Fifteen consecutive patients who underwent the VEIL technique were prospectively followed and included in this study. The first 10 patients underwent bilateral inguinal dissection for nonpalpable lymph nodes: VEIL at one side and standard open lymph node dissection at the other side. A second cohort consisted of five patients who underwent bilateral VEIL, either for nonpalpable or for palpable (N1) inguinal nodes. Operative data and postoperative outcomes were assessed, and VEIL and the open technique were compared.


Twenty limbs underwent VEIL and 10 limbs underwent the open procedure. Mean operative time was 120 minutes for VEIL and 92 minutes for the open procedure. There was no difference in the number of nodes removed or in the positivity for metastatic lymph nodes. Complications were observed in 70% of limbs that underwent open surgery and in 20% of limbs that underwent VEIL (P 0.015). Patients who underwent a bilateral VEIL could be discharged from the hospital after an average of 24 hours (range 12-36 hrs), while patients who underwent an open dissection in addition to contralateral VEIL were discharged after an average of 6.4 days (range 5-10 d) There were no recurrences detected during a mean follow-up of 31.9 months (median 33 months).

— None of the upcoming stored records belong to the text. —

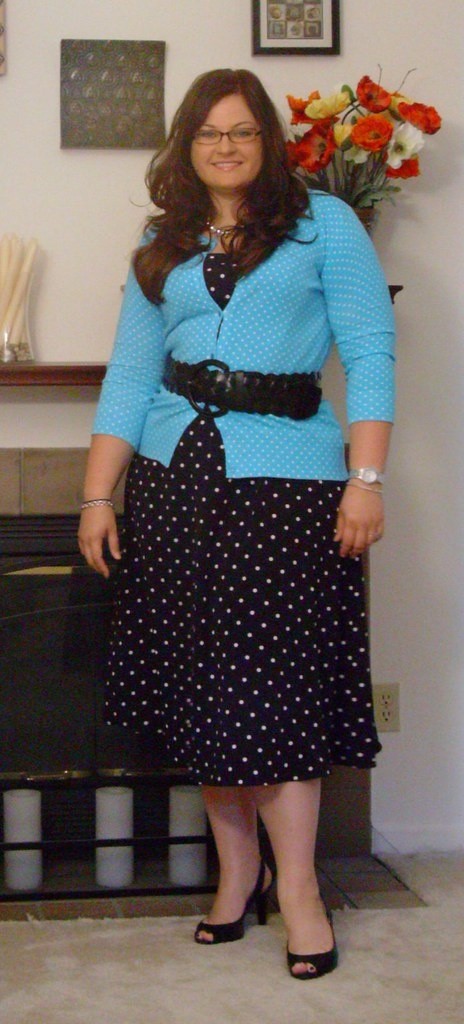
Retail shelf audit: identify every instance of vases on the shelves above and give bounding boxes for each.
[352,209,383,238]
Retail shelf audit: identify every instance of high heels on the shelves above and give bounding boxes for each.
[285,891,338,980]
[194,857,274,945]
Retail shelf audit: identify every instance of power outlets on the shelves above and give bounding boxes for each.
[373,681,399,733]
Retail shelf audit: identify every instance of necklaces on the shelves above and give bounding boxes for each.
[206,221,231,234]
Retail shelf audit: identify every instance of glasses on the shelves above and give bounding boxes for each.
[193,128,263,145]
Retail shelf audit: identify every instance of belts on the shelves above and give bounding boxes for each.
[162,350,323,420]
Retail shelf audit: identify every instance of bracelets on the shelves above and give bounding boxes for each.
[81,499,115,509]
[347,482,387,493]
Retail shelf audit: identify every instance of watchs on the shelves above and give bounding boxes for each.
[350,468,385,484]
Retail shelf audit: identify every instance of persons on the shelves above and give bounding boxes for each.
[78,68,398,981]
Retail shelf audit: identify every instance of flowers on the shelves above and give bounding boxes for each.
[284,65,442,205]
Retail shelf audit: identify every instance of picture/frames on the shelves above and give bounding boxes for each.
[250,0,340,56]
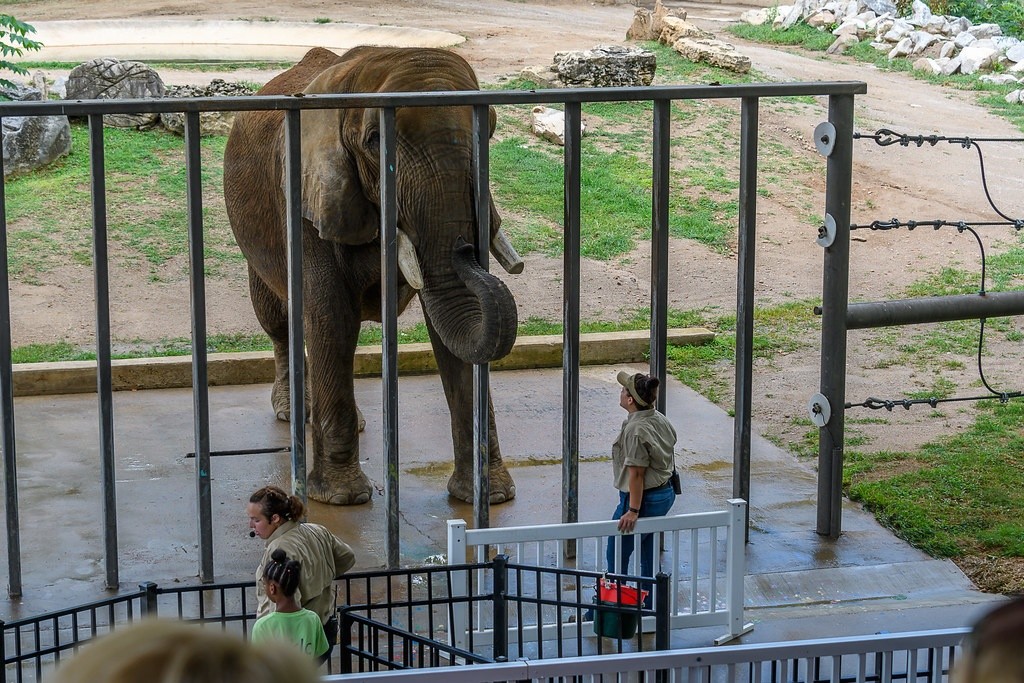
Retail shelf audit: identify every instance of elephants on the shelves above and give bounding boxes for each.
[222,47,519,506]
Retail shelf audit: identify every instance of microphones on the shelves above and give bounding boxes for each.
[249,530,255,537]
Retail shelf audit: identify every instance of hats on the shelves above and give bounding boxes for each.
[617,371,656,407]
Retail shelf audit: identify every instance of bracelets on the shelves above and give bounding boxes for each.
[629,507,639,513]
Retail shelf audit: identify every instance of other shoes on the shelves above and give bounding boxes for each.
[568,616,586,623]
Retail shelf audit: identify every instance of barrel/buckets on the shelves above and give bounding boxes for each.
[592,595,640,639]
[592,577,649,605]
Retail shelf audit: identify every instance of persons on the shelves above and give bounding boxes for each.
[568,372,677,623]
[43,486,355,683]
[949,598,1024,683]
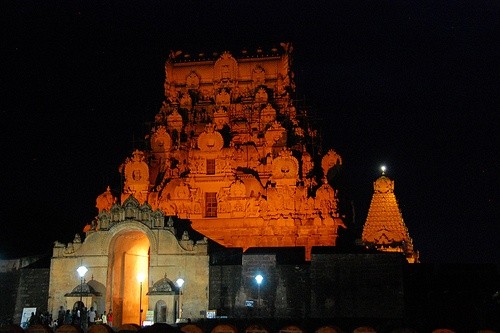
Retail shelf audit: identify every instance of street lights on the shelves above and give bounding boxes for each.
[175,278,185,319]
[76,265,88,327]
[254,275,264,317]
[137,272,145,326]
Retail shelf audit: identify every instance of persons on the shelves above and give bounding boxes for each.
[58,306,80,327]
[82,307,98,328]
[28,312,56,326]
[102,309,113,327]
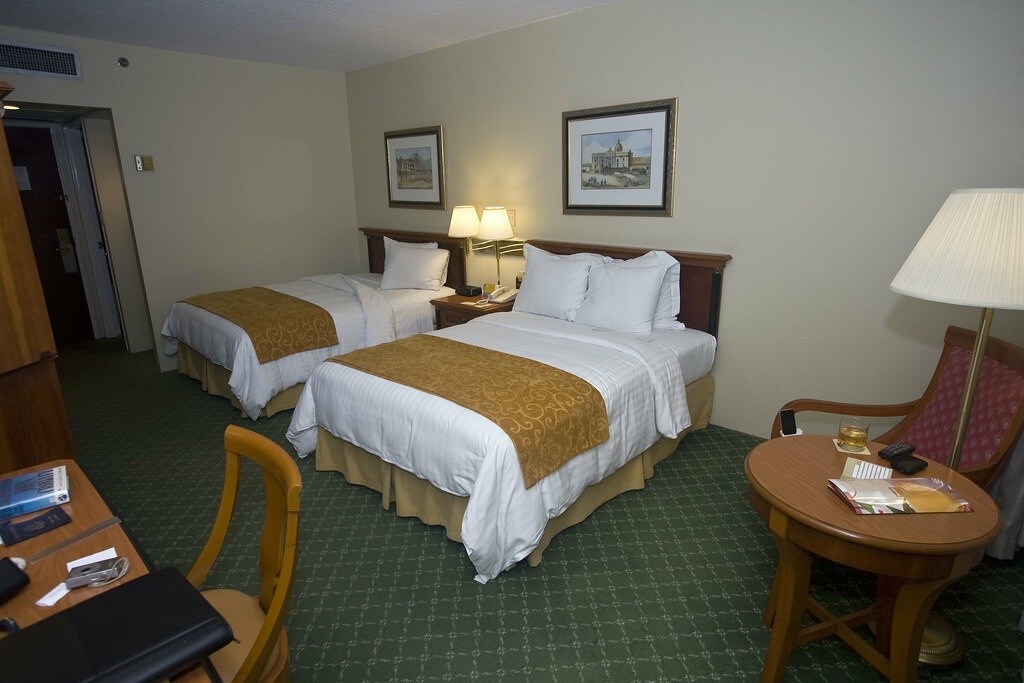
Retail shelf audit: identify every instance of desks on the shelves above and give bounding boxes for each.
[0,453,224,683]
[742,435,1003,682]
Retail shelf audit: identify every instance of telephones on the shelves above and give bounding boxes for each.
[488,285,520,304]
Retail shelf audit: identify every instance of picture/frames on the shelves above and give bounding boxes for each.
[384,124,446,211]
[560,97,680,217]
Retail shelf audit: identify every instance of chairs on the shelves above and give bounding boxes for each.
[191,426,307,683]
[769,326,1024,667]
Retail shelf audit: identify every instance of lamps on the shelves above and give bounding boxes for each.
[890,185,1024,665]
[478,206,525,302]
[448,204,495,253]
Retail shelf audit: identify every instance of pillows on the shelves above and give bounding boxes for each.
[383,237,441,256]
[512,243,686,335]
[380,247,451,291]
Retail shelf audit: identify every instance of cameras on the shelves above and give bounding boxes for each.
[66,556,122,590]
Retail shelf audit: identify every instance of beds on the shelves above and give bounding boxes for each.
[286,237,736,586]
[160,228,468,422]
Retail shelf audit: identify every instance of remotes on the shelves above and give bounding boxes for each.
[878,442,916,460]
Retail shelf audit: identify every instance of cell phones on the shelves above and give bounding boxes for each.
[779,408,796,436]
[890,455,928,475]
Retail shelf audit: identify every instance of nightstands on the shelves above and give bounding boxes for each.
[428,288,514,330]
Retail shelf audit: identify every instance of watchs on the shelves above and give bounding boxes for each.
[0,617,19,635]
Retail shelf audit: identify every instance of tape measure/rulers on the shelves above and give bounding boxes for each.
[30,516,122,563]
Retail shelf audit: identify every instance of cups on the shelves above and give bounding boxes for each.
[838,416,869,452]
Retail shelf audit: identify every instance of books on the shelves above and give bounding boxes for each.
[826,478,975,514]
[0,465,70,521]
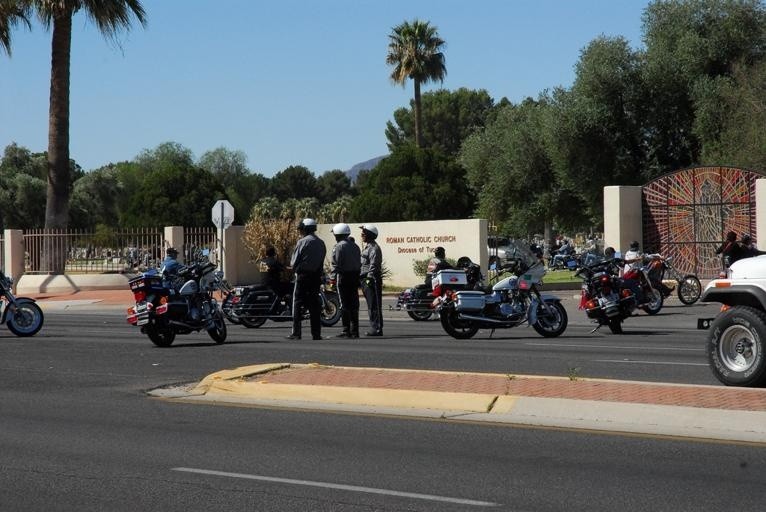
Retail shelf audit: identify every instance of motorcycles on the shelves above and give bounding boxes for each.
[621,266,663,317]
[574,260,638,333]
[644,253,703,305]
[0,270,43,336]
[398,258,483,320]
[127,249,229,346]
[431,239,568,339]
[546,249,602,269]
[234,272,343,327]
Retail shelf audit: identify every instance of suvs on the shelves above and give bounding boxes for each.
[696,256,765,388]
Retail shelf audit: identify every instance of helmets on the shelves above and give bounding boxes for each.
[166,248,179,256]
[266,246,276,256]
[358,224,378,239]
[629,241,640,251]
[605,247,615,254]
[741,233,752,246]
[297,218,317,233]
[329,223,351,236]
[435,247,445,253]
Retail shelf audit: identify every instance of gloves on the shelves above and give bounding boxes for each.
[330,284,338,293]
[366,278,374,285]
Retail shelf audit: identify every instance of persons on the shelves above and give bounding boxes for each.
[715,231,742,268]
[256,245,286,298]
[330,221,360,339]
[605,245,652,309]
[358,226,384,336]
[160,247,188,291]
[530,234,603,272]
[625,240,675,298]
[424,247,454,285]
[738,235,766,259]
[285,217,326,340]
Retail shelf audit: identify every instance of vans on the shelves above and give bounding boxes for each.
[487,237,516,264]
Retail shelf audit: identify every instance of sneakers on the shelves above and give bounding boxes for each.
[667,286,676,295]
[313,336,323,340]
[337,332,358,339]
[365,330,382,336]
[287,333,301,339]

This preliminary series suggests that VEIL can reduce morbidity, including hospitalization times,compared with standard open surgery. Oncologic results are premature but seem similar to the results from the conventional open operation. VEIL is a promising minimally invasive approach for radical inguinal dissection in penile cancer patients with nonpalpable or low-volume palpable inguinal disease.